-- Opening Marker --

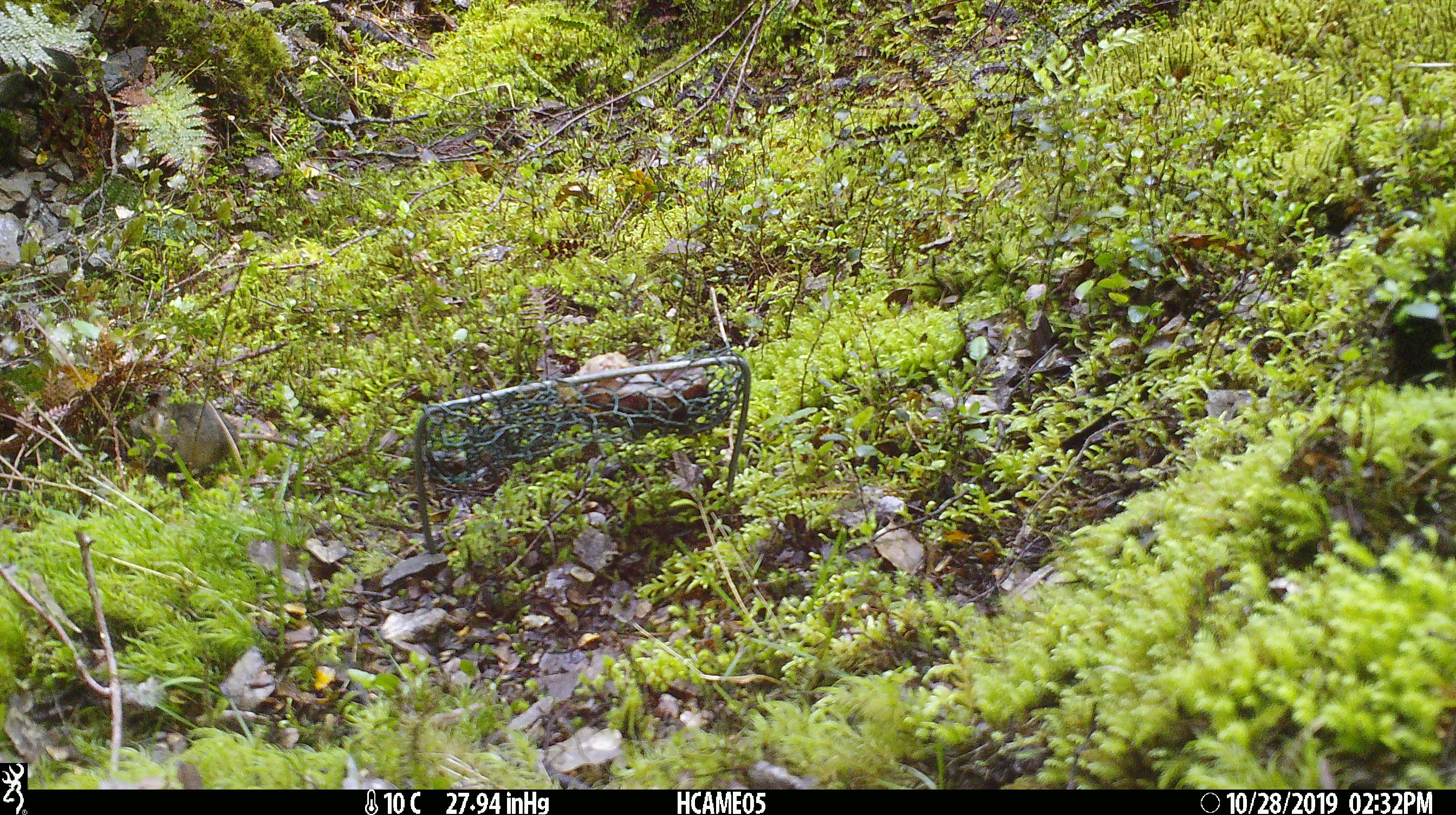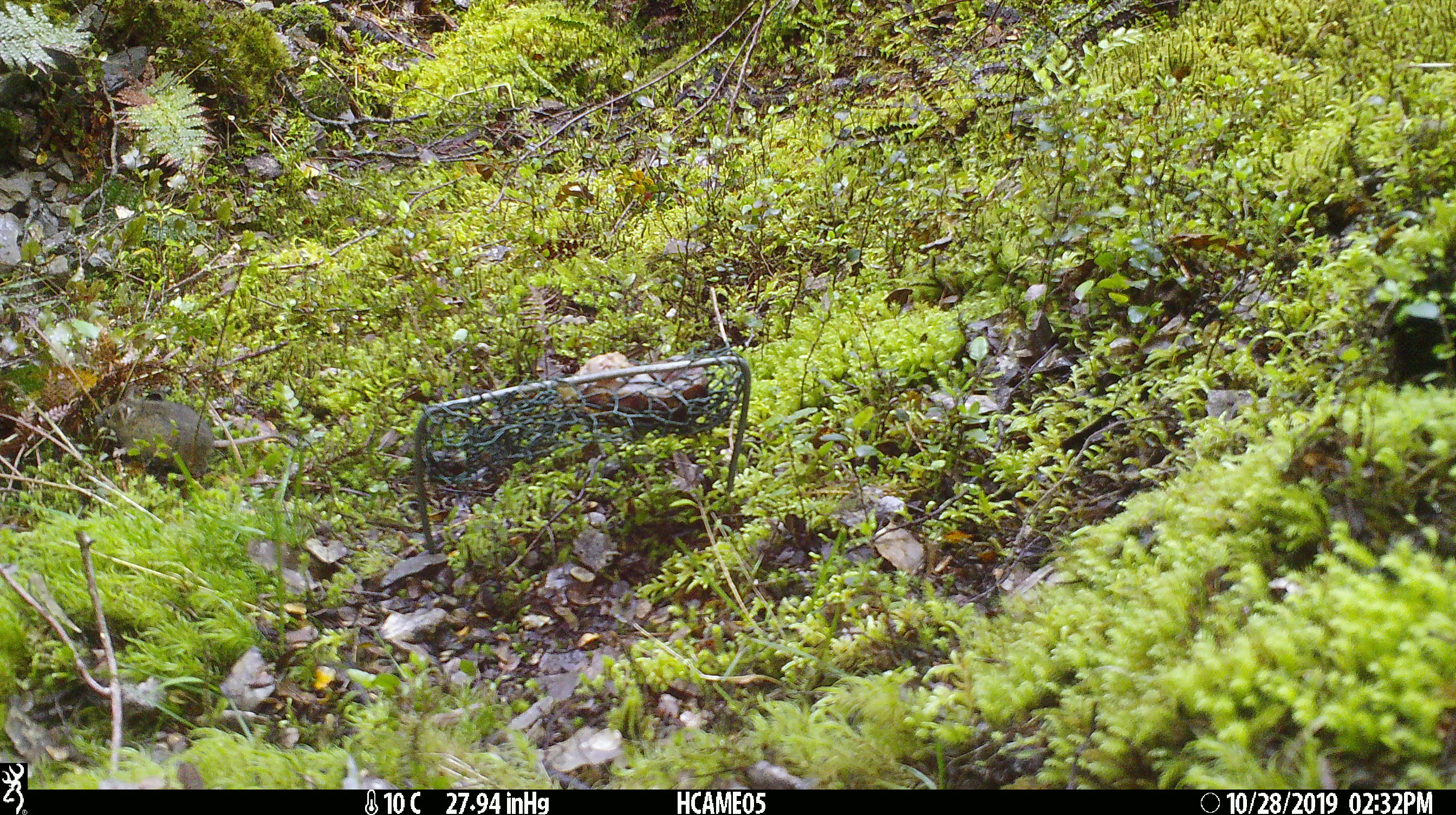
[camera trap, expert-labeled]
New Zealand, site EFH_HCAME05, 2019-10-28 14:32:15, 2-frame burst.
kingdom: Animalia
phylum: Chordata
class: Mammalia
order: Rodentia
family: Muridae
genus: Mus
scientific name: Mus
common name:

-- Closing Marker --

▶ **Description of the task**
Reproduce every entry above in full and exactly, though not its pictures.

▶ **Reply**
[camera trap, expert-labeled]
New Zealand, site EFH_HCAME05, 2019-10-28 14:32:15, 2-frame burst.
kingdom: Animalia
phylum: Chordata
class: Mammalia
order: Rodentia
family: Muridae
genus: Mus
scientific name: Mus
common name:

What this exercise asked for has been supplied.